A terrible precaution to plan, but necessary.
Regulus' emotions were folded neatly away in a mental space far from his present thoughts. So it was with a deep calmness that he looked down at Emelia's face, not too close to her body but not too far away either.
He knew he only had a moment to assess.
A stack of relief was added to the emotions locked away in his mind because she looked peaceful, eyes closed, hair a bit disheveled, but that could have been an effect from falling to the ground. But she wasn't mutilated, not tortured to death, whatever curse was used to kill her at least there were no signs, physical or magical, of the usual trechery Death Eaters brought to the table.
Hardly much of a comfort, and Regulus would not extend the grace of thinking it so to her murderer.
His brow knit closer together, groudning him to the present, because he knew he should show something. But he didn't have it in him to recoil or fein horror at the sight of death. Emelia deserved as much honest recognition as he could show her without giving up his cover.

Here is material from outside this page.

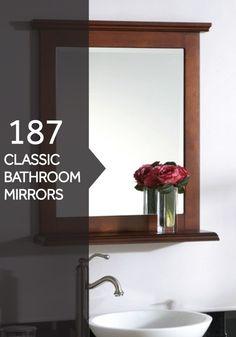 103 Best Mirror Mirror Images Medicine Cabinet Medicine Cabinets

"Yes," he said, while looking down at Emelia. He gave a small nod. "I've seen her in the corridors. I think we rode the lift together once, maybe twice." Not a complete lie, but far from the whole truth. Which he wasn't inclined to explain to any of the muggle police. Or the magical police if they happen to show up in the middle of this. Oh that would be quite the scene Regulus wanted no part of.
He looked at Malcolm now. "So I assume she lived in the same building- what was her name?"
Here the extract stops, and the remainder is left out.